Konsep implikatur ini digunakan untuk menerangkan perbedaan yang sering terdapat antara apa yang diucapkan dengan apa yang diimplikasikan (atau diimplikatum) (Nababan, 1928:28).
                        Berikut contoh implikatur yang terdapat pada naskah drama “Cermin” karya Nano Riantiarno:
1)      Laki-Laki:
Buyung……buyung……kenapa kamu begini lucu. Matamu besar bulat dan penuh harapan memandang padaku. Masa depanmu terang? Rambut jagung……halus. Nafasmu sejuk…….waaaaa……
Tidak apa-apa, jangan menangis dulu. Nanti kugantikan popokmu dengan yang bersih biar kau tetap merasa hangat dan tidak masuk angin. Seorang anak mengencingi bapaknya bukankah itu hal yang biasa?

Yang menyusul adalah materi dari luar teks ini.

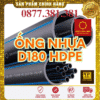Ống Nhựa HDPE Hoa Sen Phi 180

Hupa……kalau kau tidak kencing nanti orang mengira kau Cuma boneka plastik. Sudah menghitung satu, orang biasanya hitung-menghitung dua juga, lalu tiga. Istriku membiakkan tiga anak!
Penjelasan :

Pada kutipan di atas merupakan implikatur konvensional. Tokoh laki-laki yang menjadi tokoh utama menyebut anaknya yang bernama Buyung sebagai anak yang lucu. Buyung dikatakan sebagai anak yang lucu karena memiliki mata yang besar dan bulat, rambut keemasan yang diimplikaturkan seperti bulu jagung, sehingga dikatakan “rambut jagung” dan juga halus.

Kesimpulan
Pada naskah drama “Cermin” karya Nano Riantiarno, terdapat beberapa contoh deiksis, peranggapan, dan implikatur. Deiksis pada naskah drama ini ditemukan sebanyak 9 buah, dengan pembagian 1 buah deiksis persona, 2 buah deisis penunjuk, 2 buah deiksis waktu, dan 2 buah deiksis tempat. Sementara itu, peranggapan  pada naskah drama ini ditemukan sebanyak 1 buah, sedangkan implikatur hanya ditemukan 1 buah.